Vera Fischer foi a homenageada do 26º Festival de Cinema de Vitória

Com um currículo extenso, incluindo filmes, novelas, peças teatrais, séries e programas especiais de TV, Vera Fischer foi a escolhida para uma homenagem no 26º Festival de Cinema de Vitória.

A atriz Vera Fischer esteve na cidade e recebeu jornalistas em coletiva para um bate-papo bastante descontraído.

Vera falou sobre algumas de suas atuações no teatro, cinema e TV, destacando os trabalhos que mais se identificou como Riacho Doce e a minissérie Desejo.

Como se sente por estar recebendo o prêmio em Vitória?

Estou muito honrada de estar aqui nesta terra que é linda e limpa e tão parecida com o Rio de Janeiro. Me sinto abençoada em poder fazer coisas que eu gosto. Sou apaixonada por arte. Está dentro de mim e tenho que colocar para fora.

Como você vê a atual situação do cinema no país?

O governo está com raiva de artista. Somos os vilões. A arte é uma coisa perniciosa. É isso que eu sinto e não sei como vamos conseguir sair desse perrengue. Algumas pessoas tiram o dinheiro do próprio bolso para fazer cinema.

Como está a sua relação com o cinema desde seu último trabalho, há cerca de 20 anos?

Minha relação com o cinema é uma incógnita. Não tive mais a chance de atuar, por não ser convidada. O cinema se tornou masculino e com menos espaço para mulheres. No entanto, em 2018, fui chamada para fazer “Quase Alguém”, de Daniel Ghivelder. É a história de uma grande mulher, artista que tem problemas com a filha. O filme é sobre o embate das duas. Temos previsão que esse filme vá estrear no primeiro semestre de 2020. Acho que será uma grande retomada desses filmes existenciais”.

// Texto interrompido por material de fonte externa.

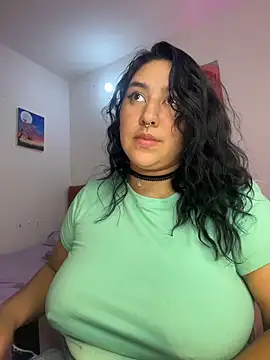 Snapshot of scarlett_queen56 chatting on 03/17/26, 06:28 scarlett queen56 online show from 03/17/26, 06:28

Você começou aulas de música. Tem algum projeto que você pretende realizar cantando?

Há cerca de 3 meses faço aula de canto. Não quero virar cantora porque é impossível, mas vai me ajudar. Tive um nódulo nas cordas vocais que modificou minha voz, nunca mais voltou a ficar normal. Eu canto algumas coisas tipo a Marlene Bitrix. Vai ter uma hora que vou querer sentar num lugar e cantar. Tenho bom gosto musical e posso cantar quando estiver com um grupo de amigos. Se der certo posso rodar o Brasil cantando em barezinhos.